## Problem description
Repeat each entry word for word. Leave any images out of the copy.

● ● ●

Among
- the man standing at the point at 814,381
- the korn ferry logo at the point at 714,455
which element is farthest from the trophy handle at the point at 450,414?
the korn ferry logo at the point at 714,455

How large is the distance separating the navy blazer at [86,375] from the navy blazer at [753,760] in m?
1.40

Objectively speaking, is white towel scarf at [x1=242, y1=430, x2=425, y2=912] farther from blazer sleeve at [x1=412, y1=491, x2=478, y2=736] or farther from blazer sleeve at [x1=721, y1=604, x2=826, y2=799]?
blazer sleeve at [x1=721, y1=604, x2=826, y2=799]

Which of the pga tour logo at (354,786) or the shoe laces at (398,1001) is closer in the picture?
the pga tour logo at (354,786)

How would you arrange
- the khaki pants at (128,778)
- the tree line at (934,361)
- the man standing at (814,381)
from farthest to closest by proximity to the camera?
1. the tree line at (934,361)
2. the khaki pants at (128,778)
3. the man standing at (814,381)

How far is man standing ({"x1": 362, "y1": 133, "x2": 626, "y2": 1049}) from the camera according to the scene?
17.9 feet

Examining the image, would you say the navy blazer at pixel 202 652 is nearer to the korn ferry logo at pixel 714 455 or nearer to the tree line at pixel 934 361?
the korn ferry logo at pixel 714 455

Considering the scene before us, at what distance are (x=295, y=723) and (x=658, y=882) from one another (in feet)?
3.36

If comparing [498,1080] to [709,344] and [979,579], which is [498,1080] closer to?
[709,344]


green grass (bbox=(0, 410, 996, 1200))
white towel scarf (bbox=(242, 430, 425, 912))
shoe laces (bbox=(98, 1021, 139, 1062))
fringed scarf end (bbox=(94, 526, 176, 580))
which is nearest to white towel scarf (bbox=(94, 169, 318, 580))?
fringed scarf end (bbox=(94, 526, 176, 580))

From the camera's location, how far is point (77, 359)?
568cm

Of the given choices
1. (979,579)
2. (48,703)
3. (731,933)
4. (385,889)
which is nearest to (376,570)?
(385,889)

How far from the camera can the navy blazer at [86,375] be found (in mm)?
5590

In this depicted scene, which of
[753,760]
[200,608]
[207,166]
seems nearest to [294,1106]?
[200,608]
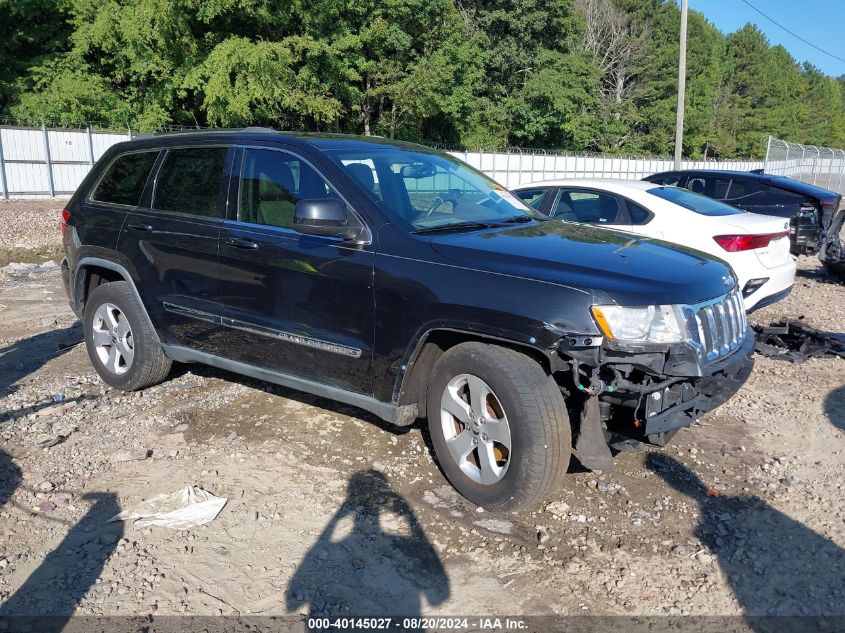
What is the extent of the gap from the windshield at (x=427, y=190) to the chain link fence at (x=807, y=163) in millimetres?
25050

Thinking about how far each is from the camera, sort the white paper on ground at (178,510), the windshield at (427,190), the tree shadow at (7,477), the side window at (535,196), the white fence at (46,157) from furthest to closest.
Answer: the white fence at (46,157) → the side window at (535,196) → the windshield at (427,190) → the tree shadow at (7,477) → the white paper on ground at (178,510)

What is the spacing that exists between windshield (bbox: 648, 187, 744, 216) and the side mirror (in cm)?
465

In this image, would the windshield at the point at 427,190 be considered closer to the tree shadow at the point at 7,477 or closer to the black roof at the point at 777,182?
the tree shadow at the point at 7,477

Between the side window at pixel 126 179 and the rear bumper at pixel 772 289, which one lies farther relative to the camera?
the rear bumper at pixel 772 289

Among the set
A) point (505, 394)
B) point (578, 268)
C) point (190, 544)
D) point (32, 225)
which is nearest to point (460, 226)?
point (578, 268)

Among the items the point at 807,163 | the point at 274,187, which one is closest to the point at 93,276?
the point at 274,187

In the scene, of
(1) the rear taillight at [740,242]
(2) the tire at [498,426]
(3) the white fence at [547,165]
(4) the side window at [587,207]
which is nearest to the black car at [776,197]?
(4) the side window at [587,207]

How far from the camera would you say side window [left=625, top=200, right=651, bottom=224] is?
288 inches

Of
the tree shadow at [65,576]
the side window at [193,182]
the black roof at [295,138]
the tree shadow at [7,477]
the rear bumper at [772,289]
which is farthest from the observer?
the rear bumper at [772,289]

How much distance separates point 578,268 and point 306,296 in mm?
1633

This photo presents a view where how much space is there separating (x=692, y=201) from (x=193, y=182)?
5330 mm

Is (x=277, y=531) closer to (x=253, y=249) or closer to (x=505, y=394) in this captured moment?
(x=505, y=394)

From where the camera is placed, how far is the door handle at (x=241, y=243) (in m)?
4.39

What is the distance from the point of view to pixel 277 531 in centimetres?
353
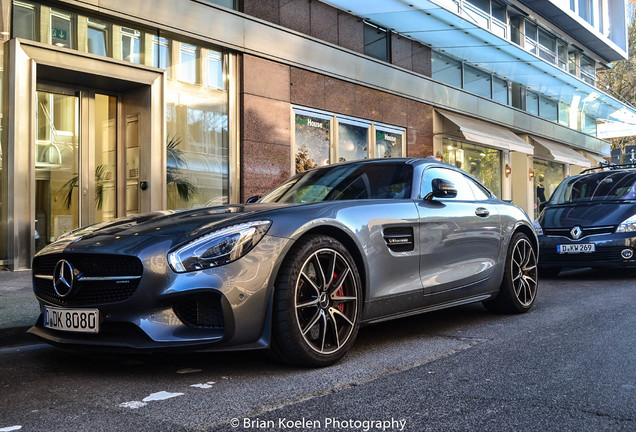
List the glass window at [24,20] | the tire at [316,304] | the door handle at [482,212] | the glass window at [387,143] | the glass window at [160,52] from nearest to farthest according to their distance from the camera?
the tire at [316,304] → the door handle at [482,212] → the glass window at [24,20] → the glass window at [160,52] → the glass window at [387,143]

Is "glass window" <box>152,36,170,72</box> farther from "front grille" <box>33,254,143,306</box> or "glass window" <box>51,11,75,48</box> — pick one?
"front grille" <box>33,254,143,306</box>

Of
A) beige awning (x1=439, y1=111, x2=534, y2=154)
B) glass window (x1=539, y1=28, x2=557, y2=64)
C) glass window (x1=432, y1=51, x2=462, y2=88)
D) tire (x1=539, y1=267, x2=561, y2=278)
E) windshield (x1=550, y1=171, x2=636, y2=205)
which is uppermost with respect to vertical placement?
glass window (x1=539, y1=28, x2=557, y2=64)

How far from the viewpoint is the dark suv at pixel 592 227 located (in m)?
8.33

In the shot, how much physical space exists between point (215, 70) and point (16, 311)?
718 centimetres

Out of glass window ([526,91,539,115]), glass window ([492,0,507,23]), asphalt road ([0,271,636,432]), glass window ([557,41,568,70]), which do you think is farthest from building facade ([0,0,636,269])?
glass window ([557,41,568,70])

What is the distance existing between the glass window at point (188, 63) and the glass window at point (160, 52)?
284 mm

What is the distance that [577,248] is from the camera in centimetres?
841

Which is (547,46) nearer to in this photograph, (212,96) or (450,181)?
(212,96)

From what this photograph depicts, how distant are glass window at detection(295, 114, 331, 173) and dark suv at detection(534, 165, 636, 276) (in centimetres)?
520

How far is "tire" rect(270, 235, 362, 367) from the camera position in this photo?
339cm

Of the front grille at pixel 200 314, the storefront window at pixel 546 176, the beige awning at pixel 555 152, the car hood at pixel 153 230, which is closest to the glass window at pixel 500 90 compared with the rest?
the beige awning at pixel 555 152

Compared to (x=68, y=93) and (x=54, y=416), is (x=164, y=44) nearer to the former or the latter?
(x=68, y=93)

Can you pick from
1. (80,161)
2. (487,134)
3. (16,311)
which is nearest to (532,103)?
(487,134)

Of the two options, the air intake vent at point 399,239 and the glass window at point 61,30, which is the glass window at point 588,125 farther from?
the air intake vent at point 399,239
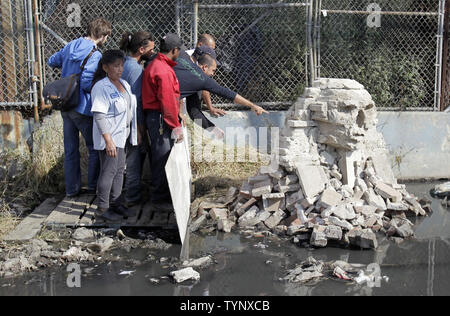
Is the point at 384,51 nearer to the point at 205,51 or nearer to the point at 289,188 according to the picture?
the point at 205,51

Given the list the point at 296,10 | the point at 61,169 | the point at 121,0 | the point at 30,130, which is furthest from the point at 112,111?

● ● ●

## Worked answer
Among
- the man standing at the point at 814,381
- the korn ferry logo at the point at 714,455
which element is farthest from the trophy handle at the point at 450,414?
the korn ferry logo at the point at 714,455

How large is the distance separating the navy blazer at [86,375] from the navy blazer at [753,760] in m?
1.40

Objectively speaking, is white towel scarf at [x1=242, y1=430, x2=425, y2=912] farther from blazer sleeve at [x1=412, y1=491, x2=478, y2=736] or farther from blazer sleeve at [x1=721, y1=604, x2=826, y2=799]?
blazer sleeve at [x1=721, y1=604, x2=826, y2=799]

Which of the pga tour logo at (354,786) or the shoe laces at (398,1001) is closer in the picture?
the pga tour logo at (354,786)

How would you arrange
- the khaki pants at (128,778)
- the tree line at (934,361)
- the man standing at (814,381)
from farthest to closest by proximity to the camera?
1. the tree line at (934,361)
2. the khaki pants at (128,778)
3. the man standing at (814,381)

How far is man standing ({"x1": 362, "y1": 133, "x2": 626, "y2": 1049}) from the camera according to the scene?
17.9 feet

Examining the image, would you say the navy blazer at pixel 202 652 is nearer to the korn ferry logo at pixel 714 455 or nearer to the tree line at pixel 934 361?
the korn ferry logo at pixel 714 455

Considering the scene before us, at what distance are (x=295, y=723) and (x=658, y=882) from one another (in feet)?
3.36

If comparing [498,1080] to [709,344] and [979,579], which is [498,1080] closer to?
[709,344]


green grass (bbox=(0, 410, 996, 1200))
white towel scarf (bbox=(242, 430, 425, 912))
shoe laces (bbox=(98, 1021, 139, 1062))
fringed scarf end (bbox=(94, 526, 176, 580))
which is nearest to white towel scarf (bbox=(94, 169, 318, 580))?
fringed scarf end (bbox=(94, 526, 176, 580))

From the camera's location, how far is point (77, 359)?
568cm

Of the given choices
1. (979,579)
2. (48,703)
3. (731,933)
4. (385,889)
which is nearest to (376,570)?
(385,889)

How far from the camera can the navy blazer at [86,375] be found (in mm)?
5590

In this depicted scene, which of
[753,760]
[200,608]
[207,166]
seems nearest to [294,1106]?
[200,608]
What is the extent of the gap from the windshield at (x=427, y=190) to the chain link fence at (x=807, y=163) in millimetres?
25050

Thinking about how far each is from the camera, sort the white paper on ground at (178,510), the windshield at (427,190), the tree shadow at (7,477), the side window at (535,196), the white fence at (46,157) from furthest to closest.
Answer: the white fence at (46,157) → the side window at (535,196) → the windshield at (427,190) → the tree shadow at (7,477) → the white paper on ground at (178,510)

What is the spacing that exists between windshield (bbox: 648, 187, 744, 216) and the side mirror (in cm)?
465

In this image, would the windshield at the point at 427,190 be considered closer to the tree shadow at the point at 7,477 or closer to the black roof at the point at 777,182?
the tree shadow at the point at 7,477

Between the side window at pixel 126 179 and the rear bumper at pixel 772 289, which one lies farther relative to the camera?
the rear bumper at pixel 772 289

Among the set
A) point (505, 394)
B) point (578, 268)
C) point (190, 544)
D) point (32, 225)
which is nearest to point (460, 226)?
point (578, 268)

Among the items the point at 807,163 | the point at 274,187, which one is closest to the point at 93,276?
the point at 274,187

In the scene, of
(1) the rear taillight at [740,242]
(2) the tire at [498,426]
(3) the white fence at [547,165]
(4) the side window at [587,207]
which is nearest to the black car at [776,197]?
(4) the side window at [587,207]

How far from the camera would you say side window [left=625, top=200, right=651, bottom=224] is?
288 inches

Of
the tree shadow at [65,576]
the side window at [193,182]
the black roof at [295,138]
the tree shadow at [7,477]
the rear bumper at [772,289]
which is farthest from the observer?
the rear bumper at [772,289]

How much distance separates point 578,268 and point 306,296 in mm?
1633

This photo presents a view where how much space is there separating (x=692, y=201) from (x=193, y=182)?
5330 mm

Is (x=277, y=531) closer to (x=253, y=249) or closer to (x=505, y=394) in this captured moment?
(x=505, y=394)

From where the camera is placed, how far is the door handle at (x=241, y=243) (in m)?
4.39

What is the distance from the point of view to pixel 277 531 in centimetres?
353
List the glass window at [24,20] | the tire at [316,304] | the door handle at [482,212] | the glass window at [387,143] | the glass window at [160,52] from nearest to farthest according to their distance from the camera?
the tire at [316,304] → the door handle at [482,212] → the glass window at [24,20] → the glass window at [160,52] → the glass window at [387,143]

Is "glass window" <box>152,36,170,72</box> farther from "front grille" <box>33,254,143,306</box> or "glass window" <box>51,11,75,48</box> — pick one?
"front grille" <box>33,254,143,306</box>

Of
A) beige awning (x1=439, y1=111, x2=534, y2=154)
B) glass window (x1=539, y1=28, x2=557, y2=64)
C) glass window (x1=432, y1=51, x2=462, y2=88)
D) tire (x1=539, y1=267, x2=561, y2=278)
E) windshield (x1=550, y1=171, x2=636, y2=205)
which is uppermost with respect to vertical placement?
glass window (x1=539, y1=28, x2=557, y2=64)

How far from the viewpoint is the dark suv at pixel 592 227 located (in m)?
8.33

In the shot, how much physical space exists between point (215, 70) and point (16, 311)?
718 centimetres

Out of glass window ([526,91,539,115]), glass window ([492,0,507,23]), asphalt road ([0,271,636,432]), glass window ([557,41,568,70]), which do you think is farthest from building facade ([0,0,636,269])?
glass window ([557,41,568,70])

What is the distance existing between the glass window at point (188, 63) and the glass window at point (160, 52)?
284 mm

What is the distance that [577,248] is from the camera in centimetres?
841

Which is (547,46) nearer to in this photograph, (212,96) or (450,181)?
(212,96)

From what this photograph depicts, how distant are glass window at detection(295, 114, 331, 173) and dark suv at detection(534, 165, 636, 276) (in centimetres)?
520

How far is "tire" rect(270, 235, 362, 367) from the camera position in this photo?
339cm

Of the front grille at pixel 200 314, the storefront window at pixel 546 176, the beige awning at pixel 555 152, the car hood at pixel 153 230, which is closest to the glass window at pixel 500 90 compared with the rest?
the beige awning at pixel 555 152

Compared to (x=68, y=93) and (x=54, y=416), is (x=164, y=44) nearer to the former or the latter?
(x=68, y=93)

Can you pick from
1. (80,161)
2. (487,134)
3. (16,311)
which is nearest to (532,103)?
(487,134)

Of the two options, the air intake vent at point 399,239 and the glass window at point 61,30, which is the glass window at point 588,125 farther from?
the air intake vent at point 399,239
Is the point at 384,51 nearer to the point at 205,51 or nearer to the point at 289,188 according to the picture?
the point at 205,51

Given the list the point at 296,10 | the point at 61,169 | the point at 121,0 | the point at 30,130, which is furthest from the point at 112,111?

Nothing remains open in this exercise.